Vicky Posted Fri 18th of March, 2011 14:44:38 PM

What is the correct code for a nipple and areola sparing mastectomy. I have used 19304 in the past but am second guessing myself because the incision is around the border of the nipple and then underneath the areolar complex as opposed to the inframammary crease of the breast.

SuperCoder Answered Mon 21st of March, 2011 04:02:34 AM

Please provide the details of the procedure.

Vicky Posted Tue 22nd of March, 2011 17:55:35 PM

OPERATIVE FINDINGS: The implant occupied most of the lateral part of the breast. The pectoralis muscle was retracted medially with the implant mostly surrounded by capsule with some muscle anterior to the medial half of the implant.

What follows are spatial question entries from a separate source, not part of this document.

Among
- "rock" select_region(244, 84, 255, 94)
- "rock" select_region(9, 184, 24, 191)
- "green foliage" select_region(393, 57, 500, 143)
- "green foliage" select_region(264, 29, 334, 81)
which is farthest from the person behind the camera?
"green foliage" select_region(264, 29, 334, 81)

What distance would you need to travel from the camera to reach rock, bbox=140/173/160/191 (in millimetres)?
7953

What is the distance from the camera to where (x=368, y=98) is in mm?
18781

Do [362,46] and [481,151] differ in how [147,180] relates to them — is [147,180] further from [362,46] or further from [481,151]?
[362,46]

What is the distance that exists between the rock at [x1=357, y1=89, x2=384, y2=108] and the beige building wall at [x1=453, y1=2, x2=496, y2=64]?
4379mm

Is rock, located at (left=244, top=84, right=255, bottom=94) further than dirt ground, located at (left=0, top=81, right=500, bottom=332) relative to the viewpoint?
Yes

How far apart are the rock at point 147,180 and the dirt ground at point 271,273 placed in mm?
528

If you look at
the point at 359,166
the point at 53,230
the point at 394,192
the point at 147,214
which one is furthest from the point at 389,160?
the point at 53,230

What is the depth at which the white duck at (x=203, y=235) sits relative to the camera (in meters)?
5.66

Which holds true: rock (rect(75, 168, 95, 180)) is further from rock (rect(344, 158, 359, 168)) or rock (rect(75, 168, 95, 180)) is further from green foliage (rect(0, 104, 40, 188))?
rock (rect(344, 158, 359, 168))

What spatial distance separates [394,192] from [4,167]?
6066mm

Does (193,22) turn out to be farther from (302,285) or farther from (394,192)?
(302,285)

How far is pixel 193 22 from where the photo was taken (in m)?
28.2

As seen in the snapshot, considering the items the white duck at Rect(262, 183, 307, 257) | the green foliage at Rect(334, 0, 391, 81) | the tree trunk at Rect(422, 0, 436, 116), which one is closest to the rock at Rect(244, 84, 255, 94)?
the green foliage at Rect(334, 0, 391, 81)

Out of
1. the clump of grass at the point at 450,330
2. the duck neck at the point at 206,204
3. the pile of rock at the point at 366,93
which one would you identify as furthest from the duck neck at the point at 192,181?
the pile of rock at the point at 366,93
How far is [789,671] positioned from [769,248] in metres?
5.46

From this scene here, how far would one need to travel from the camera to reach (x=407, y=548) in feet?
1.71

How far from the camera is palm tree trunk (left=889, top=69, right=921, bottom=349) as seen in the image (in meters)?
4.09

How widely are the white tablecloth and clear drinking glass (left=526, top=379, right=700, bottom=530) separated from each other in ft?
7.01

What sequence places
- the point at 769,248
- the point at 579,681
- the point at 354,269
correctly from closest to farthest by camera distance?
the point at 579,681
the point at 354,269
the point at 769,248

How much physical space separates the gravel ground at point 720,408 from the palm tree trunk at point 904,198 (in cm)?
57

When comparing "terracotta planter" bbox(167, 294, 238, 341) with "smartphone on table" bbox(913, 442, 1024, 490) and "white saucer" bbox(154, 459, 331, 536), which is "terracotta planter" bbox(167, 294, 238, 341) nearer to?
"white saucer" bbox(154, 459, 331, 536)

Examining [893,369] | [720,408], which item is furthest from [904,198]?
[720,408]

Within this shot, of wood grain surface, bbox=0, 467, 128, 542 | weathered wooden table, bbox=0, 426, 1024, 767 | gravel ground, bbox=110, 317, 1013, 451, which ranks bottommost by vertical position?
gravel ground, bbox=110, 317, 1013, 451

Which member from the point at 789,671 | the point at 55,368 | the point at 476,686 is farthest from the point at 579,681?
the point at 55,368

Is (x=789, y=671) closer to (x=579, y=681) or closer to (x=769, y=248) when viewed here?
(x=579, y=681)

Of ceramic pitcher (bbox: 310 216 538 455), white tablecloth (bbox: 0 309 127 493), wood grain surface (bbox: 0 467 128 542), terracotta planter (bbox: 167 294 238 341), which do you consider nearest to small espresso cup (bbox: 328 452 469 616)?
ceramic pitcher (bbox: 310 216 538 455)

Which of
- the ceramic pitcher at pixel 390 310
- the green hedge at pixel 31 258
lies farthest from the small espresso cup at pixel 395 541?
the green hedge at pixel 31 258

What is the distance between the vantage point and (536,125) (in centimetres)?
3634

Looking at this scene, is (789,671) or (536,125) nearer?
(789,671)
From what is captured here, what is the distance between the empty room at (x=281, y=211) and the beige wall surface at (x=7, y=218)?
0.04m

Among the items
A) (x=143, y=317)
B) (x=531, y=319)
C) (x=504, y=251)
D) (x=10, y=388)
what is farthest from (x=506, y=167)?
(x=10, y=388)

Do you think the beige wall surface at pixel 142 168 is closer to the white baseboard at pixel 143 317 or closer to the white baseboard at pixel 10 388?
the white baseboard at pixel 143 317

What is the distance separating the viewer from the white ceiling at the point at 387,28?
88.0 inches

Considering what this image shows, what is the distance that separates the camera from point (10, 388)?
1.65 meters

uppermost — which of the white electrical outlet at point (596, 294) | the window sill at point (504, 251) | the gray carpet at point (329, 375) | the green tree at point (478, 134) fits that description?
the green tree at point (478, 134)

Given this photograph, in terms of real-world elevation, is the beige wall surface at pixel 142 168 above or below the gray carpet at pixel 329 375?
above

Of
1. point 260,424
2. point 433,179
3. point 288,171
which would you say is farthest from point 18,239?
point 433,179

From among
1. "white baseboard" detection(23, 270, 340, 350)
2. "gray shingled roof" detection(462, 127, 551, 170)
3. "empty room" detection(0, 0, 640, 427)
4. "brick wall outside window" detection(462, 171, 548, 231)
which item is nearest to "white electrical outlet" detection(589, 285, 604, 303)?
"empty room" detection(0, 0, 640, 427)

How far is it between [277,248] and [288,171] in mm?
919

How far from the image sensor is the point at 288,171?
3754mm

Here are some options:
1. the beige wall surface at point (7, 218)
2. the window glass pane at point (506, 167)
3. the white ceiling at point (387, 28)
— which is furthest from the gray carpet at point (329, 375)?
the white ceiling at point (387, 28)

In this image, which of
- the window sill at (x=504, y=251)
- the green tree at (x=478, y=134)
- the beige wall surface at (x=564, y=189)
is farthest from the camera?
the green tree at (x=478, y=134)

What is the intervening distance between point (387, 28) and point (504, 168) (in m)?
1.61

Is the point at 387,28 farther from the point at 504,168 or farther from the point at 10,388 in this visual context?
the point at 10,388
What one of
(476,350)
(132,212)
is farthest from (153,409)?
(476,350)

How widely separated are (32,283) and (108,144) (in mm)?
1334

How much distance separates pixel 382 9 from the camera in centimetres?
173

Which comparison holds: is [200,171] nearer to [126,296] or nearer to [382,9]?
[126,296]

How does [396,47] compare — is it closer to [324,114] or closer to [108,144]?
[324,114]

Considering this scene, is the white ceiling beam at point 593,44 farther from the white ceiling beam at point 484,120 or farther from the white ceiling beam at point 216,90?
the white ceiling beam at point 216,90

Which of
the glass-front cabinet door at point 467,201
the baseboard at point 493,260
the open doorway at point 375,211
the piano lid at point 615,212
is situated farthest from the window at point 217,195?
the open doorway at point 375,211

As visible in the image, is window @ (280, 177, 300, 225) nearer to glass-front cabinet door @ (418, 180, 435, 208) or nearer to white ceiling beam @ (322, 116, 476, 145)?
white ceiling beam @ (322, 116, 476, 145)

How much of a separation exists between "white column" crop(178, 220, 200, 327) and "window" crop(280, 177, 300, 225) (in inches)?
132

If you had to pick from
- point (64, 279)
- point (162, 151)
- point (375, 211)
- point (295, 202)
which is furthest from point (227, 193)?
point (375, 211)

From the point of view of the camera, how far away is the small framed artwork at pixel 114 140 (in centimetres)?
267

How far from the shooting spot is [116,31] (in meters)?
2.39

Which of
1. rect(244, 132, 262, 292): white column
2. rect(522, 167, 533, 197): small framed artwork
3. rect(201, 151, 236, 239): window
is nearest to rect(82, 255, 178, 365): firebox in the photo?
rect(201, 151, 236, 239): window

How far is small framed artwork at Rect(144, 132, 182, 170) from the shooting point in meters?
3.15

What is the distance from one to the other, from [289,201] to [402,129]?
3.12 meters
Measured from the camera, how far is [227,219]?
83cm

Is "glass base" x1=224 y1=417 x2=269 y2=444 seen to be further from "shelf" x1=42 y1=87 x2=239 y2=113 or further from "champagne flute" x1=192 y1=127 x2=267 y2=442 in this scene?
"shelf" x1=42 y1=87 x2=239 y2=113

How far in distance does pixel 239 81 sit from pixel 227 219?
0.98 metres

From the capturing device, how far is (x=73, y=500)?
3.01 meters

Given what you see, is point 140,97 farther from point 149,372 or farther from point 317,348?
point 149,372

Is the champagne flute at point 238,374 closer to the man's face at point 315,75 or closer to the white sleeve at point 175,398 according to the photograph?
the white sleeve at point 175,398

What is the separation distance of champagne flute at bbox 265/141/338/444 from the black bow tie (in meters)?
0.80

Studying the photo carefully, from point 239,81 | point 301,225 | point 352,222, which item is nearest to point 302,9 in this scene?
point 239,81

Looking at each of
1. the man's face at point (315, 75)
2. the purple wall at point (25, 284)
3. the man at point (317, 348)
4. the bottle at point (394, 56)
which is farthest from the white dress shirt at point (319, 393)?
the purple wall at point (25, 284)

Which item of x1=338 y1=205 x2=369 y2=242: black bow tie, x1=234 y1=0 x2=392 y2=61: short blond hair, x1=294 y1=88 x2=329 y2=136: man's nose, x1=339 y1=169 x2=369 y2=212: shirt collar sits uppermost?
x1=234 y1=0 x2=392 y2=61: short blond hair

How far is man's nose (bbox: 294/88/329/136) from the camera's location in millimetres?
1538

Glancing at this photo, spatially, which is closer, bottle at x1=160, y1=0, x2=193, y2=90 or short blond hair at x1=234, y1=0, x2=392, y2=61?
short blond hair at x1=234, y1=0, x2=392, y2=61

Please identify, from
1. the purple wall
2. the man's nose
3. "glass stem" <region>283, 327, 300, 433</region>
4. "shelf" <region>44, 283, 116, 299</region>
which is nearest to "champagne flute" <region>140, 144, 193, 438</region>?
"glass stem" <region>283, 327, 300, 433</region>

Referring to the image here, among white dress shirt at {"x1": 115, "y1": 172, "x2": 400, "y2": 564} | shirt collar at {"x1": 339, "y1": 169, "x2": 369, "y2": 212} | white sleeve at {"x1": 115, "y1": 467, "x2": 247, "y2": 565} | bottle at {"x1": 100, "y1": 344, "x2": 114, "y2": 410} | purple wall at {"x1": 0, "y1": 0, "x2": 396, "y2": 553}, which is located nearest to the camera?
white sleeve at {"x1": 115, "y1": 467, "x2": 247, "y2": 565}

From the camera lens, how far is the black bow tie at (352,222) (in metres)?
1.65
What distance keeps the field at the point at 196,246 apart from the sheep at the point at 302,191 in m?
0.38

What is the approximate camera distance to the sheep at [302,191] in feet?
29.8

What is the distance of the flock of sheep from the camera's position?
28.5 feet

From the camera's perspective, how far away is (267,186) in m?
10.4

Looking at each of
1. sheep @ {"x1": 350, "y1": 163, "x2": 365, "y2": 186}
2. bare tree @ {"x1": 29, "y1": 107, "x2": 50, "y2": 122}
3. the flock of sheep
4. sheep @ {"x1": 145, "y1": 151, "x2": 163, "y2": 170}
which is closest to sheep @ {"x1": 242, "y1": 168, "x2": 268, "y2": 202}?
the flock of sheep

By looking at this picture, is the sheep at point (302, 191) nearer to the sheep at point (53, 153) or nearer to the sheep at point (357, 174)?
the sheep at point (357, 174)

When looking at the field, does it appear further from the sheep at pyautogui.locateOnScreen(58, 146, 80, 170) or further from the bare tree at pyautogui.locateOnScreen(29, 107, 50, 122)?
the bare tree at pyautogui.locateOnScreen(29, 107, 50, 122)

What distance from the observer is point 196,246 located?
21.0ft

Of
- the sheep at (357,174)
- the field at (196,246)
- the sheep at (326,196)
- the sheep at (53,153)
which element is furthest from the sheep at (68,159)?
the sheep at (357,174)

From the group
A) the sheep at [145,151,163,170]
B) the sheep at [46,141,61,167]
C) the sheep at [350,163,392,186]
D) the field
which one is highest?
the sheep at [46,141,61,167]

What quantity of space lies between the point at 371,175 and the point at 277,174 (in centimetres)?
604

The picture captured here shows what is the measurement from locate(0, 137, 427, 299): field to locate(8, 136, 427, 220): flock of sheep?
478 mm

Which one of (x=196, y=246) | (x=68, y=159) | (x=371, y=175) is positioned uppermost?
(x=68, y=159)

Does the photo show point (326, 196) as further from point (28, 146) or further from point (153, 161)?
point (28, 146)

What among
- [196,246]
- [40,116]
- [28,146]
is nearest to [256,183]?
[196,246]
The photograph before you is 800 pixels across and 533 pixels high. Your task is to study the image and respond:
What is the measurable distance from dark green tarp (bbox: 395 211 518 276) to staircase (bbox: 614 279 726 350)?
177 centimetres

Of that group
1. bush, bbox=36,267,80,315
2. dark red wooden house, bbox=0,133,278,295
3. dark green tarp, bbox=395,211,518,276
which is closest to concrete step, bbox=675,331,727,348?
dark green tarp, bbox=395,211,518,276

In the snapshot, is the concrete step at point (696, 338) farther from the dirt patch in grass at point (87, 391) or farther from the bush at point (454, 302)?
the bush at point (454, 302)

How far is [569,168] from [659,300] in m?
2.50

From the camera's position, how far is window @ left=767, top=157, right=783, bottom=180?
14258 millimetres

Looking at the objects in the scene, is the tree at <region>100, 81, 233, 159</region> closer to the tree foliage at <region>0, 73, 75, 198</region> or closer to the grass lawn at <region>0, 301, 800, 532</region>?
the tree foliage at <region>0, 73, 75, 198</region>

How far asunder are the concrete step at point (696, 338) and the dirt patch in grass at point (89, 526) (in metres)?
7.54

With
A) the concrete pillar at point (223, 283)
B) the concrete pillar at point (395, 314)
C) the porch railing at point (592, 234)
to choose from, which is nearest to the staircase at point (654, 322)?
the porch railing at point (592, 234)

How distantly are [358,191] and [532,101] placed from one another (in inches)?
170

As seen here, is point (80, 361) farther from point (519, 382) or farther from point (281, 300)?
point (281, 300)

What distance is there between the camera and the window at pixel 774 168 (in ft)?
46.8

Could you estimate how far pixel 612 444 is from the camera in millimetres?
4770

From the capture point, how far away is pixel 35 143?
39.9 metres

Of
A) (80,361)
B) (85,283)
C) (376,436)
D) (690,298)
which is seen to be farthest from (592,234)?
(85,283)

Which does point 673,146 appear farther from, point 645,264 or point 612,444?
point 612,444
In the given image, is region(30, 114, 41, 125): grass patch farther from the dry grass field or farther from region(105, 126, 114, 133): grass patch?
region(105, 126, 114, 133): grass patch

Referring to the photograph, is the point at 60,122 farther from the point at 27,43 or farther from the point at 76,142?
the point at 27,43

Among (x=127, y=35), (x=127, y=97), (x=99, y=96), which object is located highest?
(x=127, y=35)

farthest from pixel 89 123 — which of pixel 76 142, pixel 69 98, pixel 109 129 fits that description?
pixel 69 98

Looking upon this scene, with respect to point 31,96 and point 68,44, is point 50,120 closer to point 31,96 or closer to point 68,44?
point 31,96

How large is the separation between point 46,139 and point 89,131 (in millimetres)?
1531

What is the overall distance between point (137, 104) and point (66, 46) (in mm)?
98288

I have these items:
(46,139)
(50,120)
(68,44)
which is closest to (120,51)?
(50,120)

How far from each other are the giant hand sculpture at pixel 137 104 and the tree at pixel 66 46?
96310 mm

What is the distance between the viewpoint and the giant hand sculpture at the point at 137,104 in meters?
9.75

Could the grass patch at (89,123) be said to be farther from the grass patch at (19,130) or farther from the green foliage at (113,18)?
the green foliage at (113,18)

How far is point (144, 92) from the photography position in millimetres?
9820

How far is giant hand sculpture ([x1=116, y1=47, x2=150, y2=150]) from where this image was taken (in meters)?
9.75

OPERATIVE PROCEDURE: With the patient in the supine position after being appropriately identified on the operating table, skin incision outlines were made. The previous markings by Dr. Normington were followed with a nipple sparing approach with the incision going across the upper border of the nipple and then underneath the nipple areolar complex. The incision was made proximally 12 cm in length and carried down into the subcutaneous tissues, dissected well beneath the areola and nipple, leaving a good margin of tissue. We recognized preoperatively that there would be some breast tissue remaining in this portion so as to prevent necrosis of the nipple and areola. The lower flap was then elevated down to the chest wall. Laterally I got on top of and ultimately into the capsule around the implant and this was opened and then the implant was extruded and passed off the field. The lower flap was completely elevated, dissecting in the areolar plane between the subcutaneous tissue and breast tissue. The upper flap was then elevated in the same fashion and the breast tissue was then dissected off of the underlying pectoralis muscle. This was very difficult in the area of the capsule and scarring around the previous partial reconstruction and pectoralis muscle was noted to be significantly elevated, but with very restricted space beneath it from the previous scarring. I got into the muscle in 2 places at the inferior edge and this was easily closed with interrupted horizontal mattress sutures of #0 Vicryl. The breast was then passed off the field. All bleeding was controlled with electrocautery. It should be noted the dissection was all done with the harmonic focus device. No cautery was used. The field was then thoroughly irrigated with saline and the case was turned over to Dr. Normington for reconstruction.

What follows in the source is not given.